I can't speak for others, but I'd go further and say that LLMs allow me to go deeper on the design side. I can survey alternative data structures, brainstorm conversationally, play design golf, work out a consistent domain taxonomy and from there function, data structure and field names, draft and redraft code, and then rewrite or edit the code myself when the AI cost/benefit trade off breaks down.

bmitc an hour ago | parent | prev | next [-]

> and on the other side of things is freaking Steve Yegge pitching a whole new editor that lets you orchestrate a dozen or more agents all vibing away on code you're apparently never going to read more than a line or two of

I find it useful to not listen to people who just talk.

skydhash 3 hours ago | parent | prev [-]

> The first group are still thinking fairly deeply about design and interfaces and data structures, and are doing fairly heavy review in those areas

I worry about the first group too, because interfaces and data structures are the map, not the territory. When you create a glossary, it is to compose a message, that transmit a specific idea. I find invariably that people that focus on code that much often forgot the main purpose of the program in favor of small features (the ticket). And that has accelerated with LLM tooling.
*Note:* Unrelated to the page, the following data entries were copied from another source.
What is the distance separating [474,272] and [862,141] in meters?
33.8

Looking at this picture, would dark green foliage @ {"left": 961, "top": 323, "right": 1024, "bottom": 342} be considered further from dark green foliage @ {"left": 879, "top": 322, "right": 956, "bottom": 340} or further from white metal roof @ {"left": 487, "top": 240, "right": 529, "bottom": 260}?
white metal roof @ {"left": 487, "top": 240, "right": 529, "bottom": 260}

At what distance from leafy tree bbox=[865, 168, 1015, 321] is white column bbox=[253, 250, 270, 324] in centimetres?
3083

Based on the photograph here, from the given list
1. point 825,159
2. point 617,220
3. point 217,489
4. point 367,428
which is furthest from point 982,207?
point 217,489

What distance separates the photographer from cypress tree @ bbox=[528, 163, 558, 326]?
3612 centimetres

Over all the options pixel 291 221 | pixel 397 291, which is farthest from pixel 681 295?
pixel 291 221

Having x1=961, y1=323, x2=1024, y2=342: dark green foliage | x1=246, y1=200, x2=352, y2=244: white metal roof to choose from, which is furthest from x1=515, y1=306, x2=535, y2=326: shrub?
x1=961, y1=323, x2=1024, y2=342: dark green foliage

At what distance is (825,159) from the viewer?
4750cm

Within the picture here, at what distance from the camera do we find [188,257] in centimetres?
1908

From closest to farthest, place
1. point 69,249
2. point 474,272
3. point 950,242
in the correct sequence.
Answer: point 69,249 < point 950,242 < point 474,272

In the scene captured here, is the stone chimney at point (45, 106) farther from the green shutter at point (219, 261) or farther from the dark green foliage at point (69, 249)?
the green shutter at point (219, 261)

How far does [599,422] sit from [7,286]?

I believe most of us that are not so keen on AI tooling are always thinking about the program first, then the various parts, then the code. If you focus on a specific part, you make sure that you have well defined contracts to the orther parts that guarantees the correctness of the whole. If you need to change the contract, you change it with regard to the whole thing, not the specific part.

The issue with most LLM tools is that they’re linear. They can follow patterns well, and agents can have feedback loop that correct it. But contracts are multi dimensional forces that shapes a solution. That solution appears more like a collapsing wave function than a linear prediction.